Doktor und Patient: Jonathan Banks (Jude Law) verschreibt der depressiven Emily (Rooney Mara) ein zweifelhaftes Medikament.
© Ascot Elite
Mit dieser bestechenden Schlichtheit, dieser gnadenlosen Effizienz, die immer wieder die Filme eines Robert Aldrich in Erinnerung ruft, erzählt Soderbergh eine packende Geschichte, die wohl auch das Interesse von Regisseuren wie Alfred Hitchcock oder Henri-Georges Clouzot geweckt hätte. War David O. Russells Silver Linings Playbook noch ein vergleichsweise leichtherziger Beitrag zu den mit Psychopharmaka übersättigten USA, malt Side Effects ein düsteres Porträt einer Gesellschaft, die es verlernt hat, mit schlechten Zeiten umzugehen. Antidepressiva und Betablocker gehören hier zur täglichen Diät eines durchschnittlichen New Yorkers; Freunde und Bekannte empfehlen sich gegenseitig ihre bevorzugten Medikamente; der Satz "I've struggled with depression" gehört zum Smalltalk-Standardrepertoire; die Hochfinanz regelt ihre persönlichen Wehwehchen mit Tabletten, während sie sich aus den ihr drohenden Gefängnisstrafen frei kauft. Geld und Pharmazie, so Soderbergh, sind das Öl der amerikanischen Wirtschaftsmaschine – und damit auch des amerikanischen Alltags.

Sonderlich subtil mag das Ganze zwar nicht aufgezogen sein, doch Soderberghs inszenatorischer Virtuosität ist es zu verdanken, dass Side Effects seine Spannung fast durchgehend aufrechterhalten kann. Davon profitiert auch das überraschend profane, wenngleich ungemein komplex angelegte, Schlussdrittel, in welchem sich Aldrich auf einmal in Alomdóvar zu verwandeln scheint und der kühle Psychothriller einem fast schon grotesk überkandidelten Drama Platz macht.

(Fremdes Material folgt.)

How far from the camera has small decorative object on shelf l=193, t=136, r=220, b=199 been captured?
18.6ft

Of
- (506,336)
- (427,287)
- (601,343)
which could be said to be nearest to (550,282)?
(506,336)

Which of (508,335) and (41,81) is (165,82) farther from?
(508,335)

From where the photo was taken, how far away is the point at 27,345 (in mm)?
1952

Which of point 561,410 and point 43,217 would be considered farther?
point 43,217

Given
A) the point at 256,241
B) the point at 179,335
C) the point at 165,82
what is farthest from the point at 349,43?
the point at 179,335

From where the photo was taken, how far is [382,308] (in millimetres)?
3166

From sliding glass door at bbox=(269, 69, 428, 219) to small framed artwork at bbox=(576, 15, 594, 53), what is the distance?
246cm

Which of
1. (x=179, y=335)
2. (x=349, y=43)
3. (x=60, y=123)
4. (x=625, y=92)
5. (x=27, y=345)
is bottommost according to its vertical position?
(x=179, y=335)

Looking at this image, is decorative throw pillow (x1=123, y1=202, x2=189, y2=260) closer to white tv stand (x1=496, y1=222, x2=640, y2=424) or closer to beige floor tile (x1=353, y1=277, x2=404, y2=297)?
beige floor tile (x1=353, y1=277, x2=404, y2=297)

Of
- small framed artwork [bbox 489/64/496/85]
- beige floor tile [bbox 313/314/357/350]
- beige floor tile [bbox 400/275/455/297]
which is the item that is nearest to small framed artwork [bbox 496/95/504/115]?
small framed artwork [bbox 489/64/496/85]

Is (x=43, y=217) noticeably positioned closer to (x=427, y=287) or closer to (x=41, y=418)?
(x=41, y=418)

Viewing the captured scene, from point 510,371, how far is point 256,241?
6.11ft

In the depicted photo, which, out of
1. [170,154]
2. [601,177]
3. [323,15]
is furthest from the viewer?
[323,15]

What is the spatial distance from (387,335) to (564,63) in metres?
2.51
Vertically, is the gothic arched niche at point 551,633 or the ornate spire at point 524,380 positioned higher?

Die bis zu diesem Zeitpunkt umsichtig gestaltete Dramaturgie wird mit homosexuellen Intrigen, aufwändigen Plänen und finsteren Machenschaften an der Wall Street überspannt und bricht schlussendlich unter dem schieren Gewicht dieser Vielzahl an Themen, Motiven und Figurenentwicklungen zusammen. Dadurch wird dieser selbst gewählte Abgesang zwar schriller und womöglich sogar einprägsamer, doch man wünschte sich, Soderbergh hätte sich mit einem Film verabschiedet, der von seinen Qualitäten nicht gerettet, sondern veredelt wird. So bleibt die Hoffnung auf eine baldige Rückkehr.